What you need to do: From the line holding "- (Junonia coenia)" through the line holding "Нужно ли кастрировать кота?" below, write out every line exactly; include both of those lines and drop the pictures.

Data for this exercise:
________________________________________

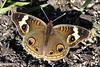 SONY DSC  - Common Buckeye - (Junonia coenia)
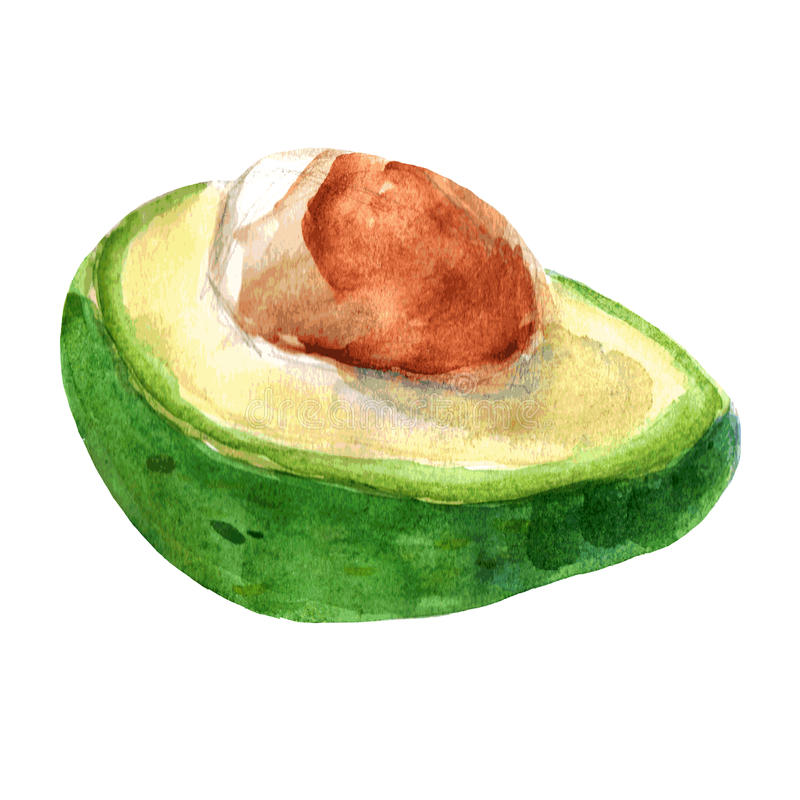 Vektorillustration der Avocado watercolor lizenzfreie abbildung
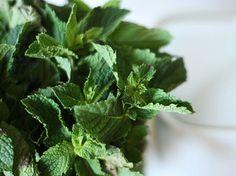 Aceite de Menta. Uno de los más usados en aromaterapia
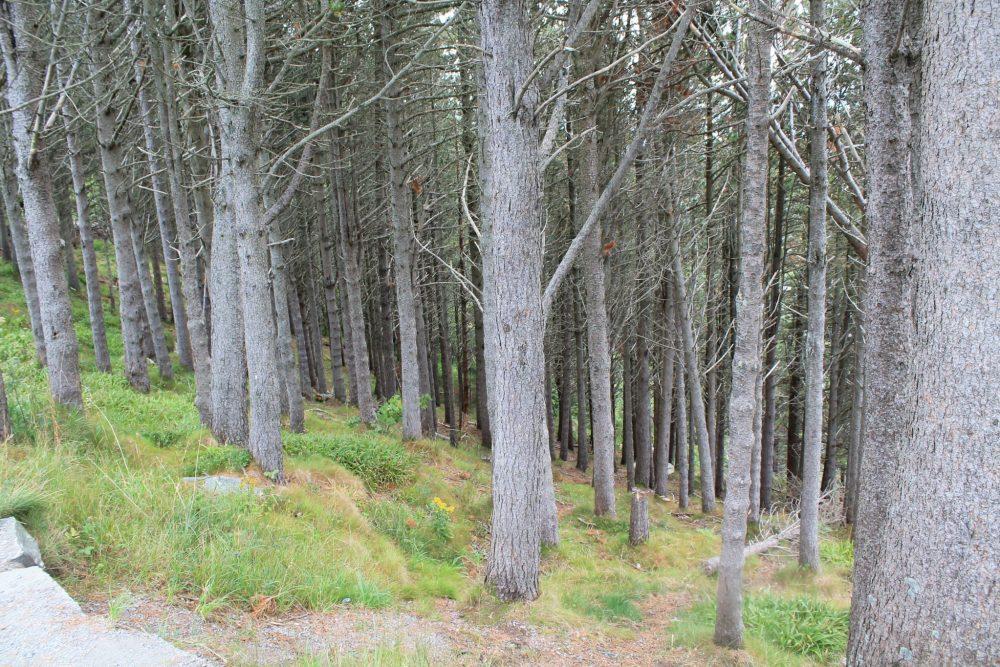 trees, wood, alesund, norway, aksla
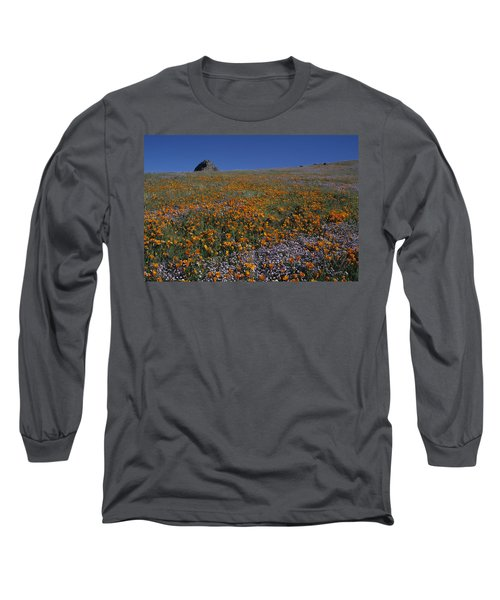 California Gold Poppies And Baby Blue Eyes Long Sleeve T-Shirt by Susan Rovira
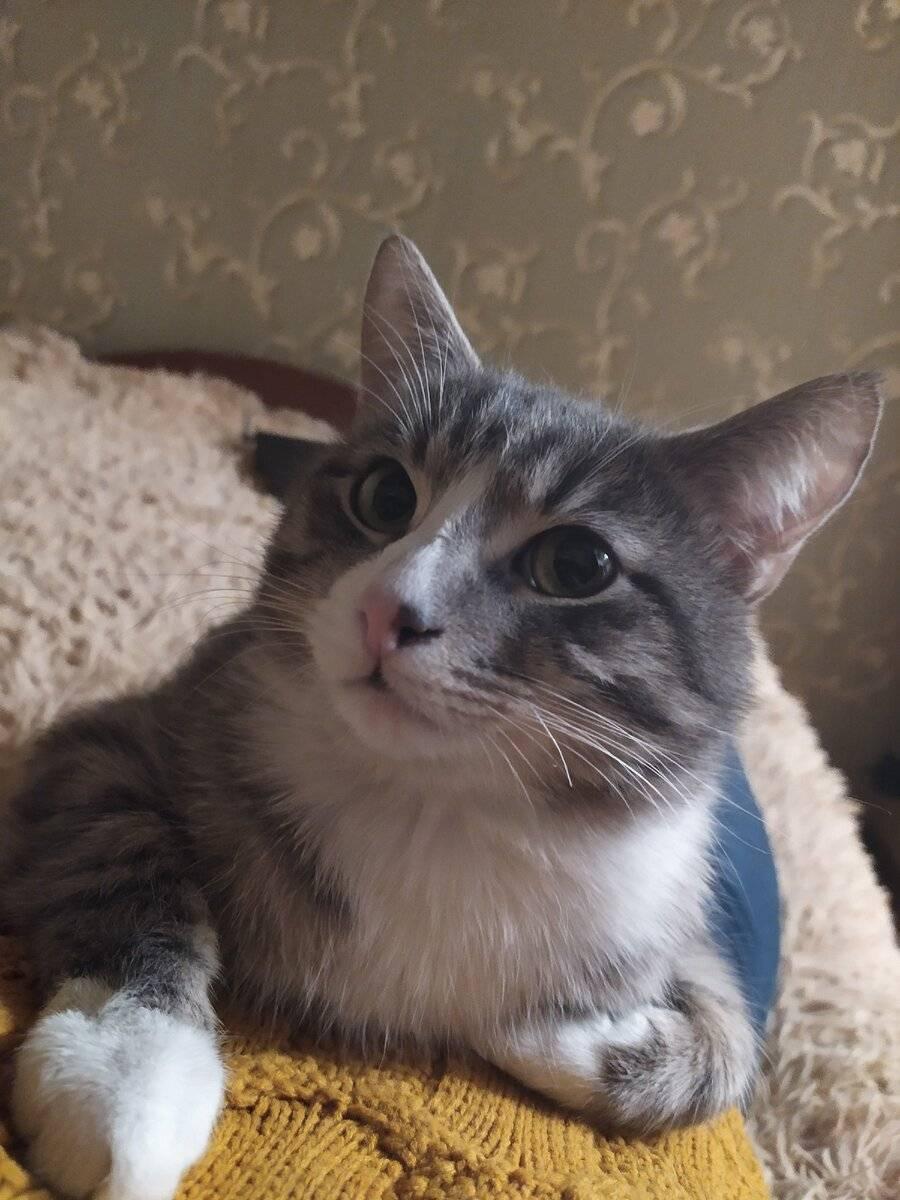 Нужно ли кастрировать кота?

________________________________________

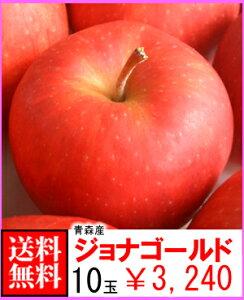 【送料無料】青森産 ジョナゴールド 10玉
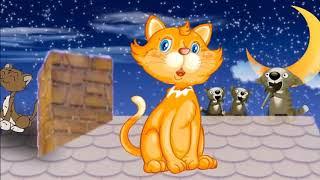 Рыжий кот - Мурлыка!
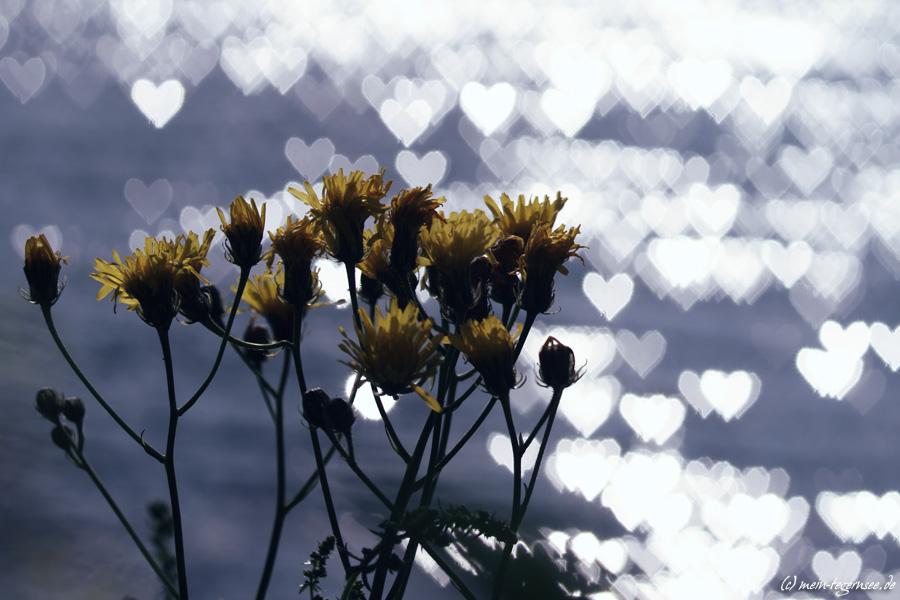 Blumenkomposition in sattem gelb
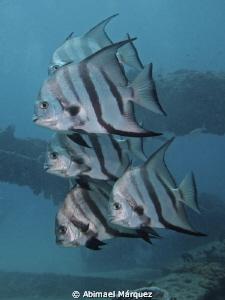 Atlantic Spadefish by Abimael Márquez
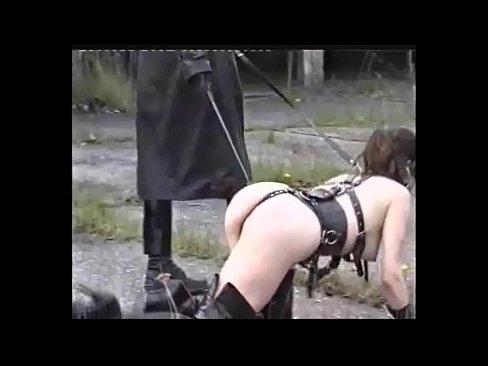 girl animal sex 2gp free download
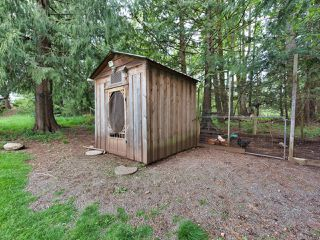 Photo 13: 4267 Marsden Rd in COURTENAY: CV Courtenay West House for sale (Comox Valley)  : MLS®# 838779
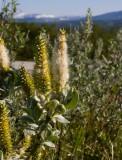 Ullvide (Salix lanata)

________________________________________

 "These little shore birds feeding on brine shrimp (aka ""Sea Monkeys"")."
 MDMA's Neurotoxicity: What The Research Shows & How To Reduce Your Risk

________________________________________

Result of this task:
 SONY DSC  - Common Buckeye - (Junonia coenia)
 Vektorillustration der Avocado watercolor lizenzfreie abbildung
 Aceite de Menta. Uno de los más usados en aromaterapia
 trees, wood, alesund, norway, aksla
 California Gold Poppies And Baby Blue Eyes Long Sleeve T-Shirt by Susan Rovira
 Нужно ли кастрировать кота?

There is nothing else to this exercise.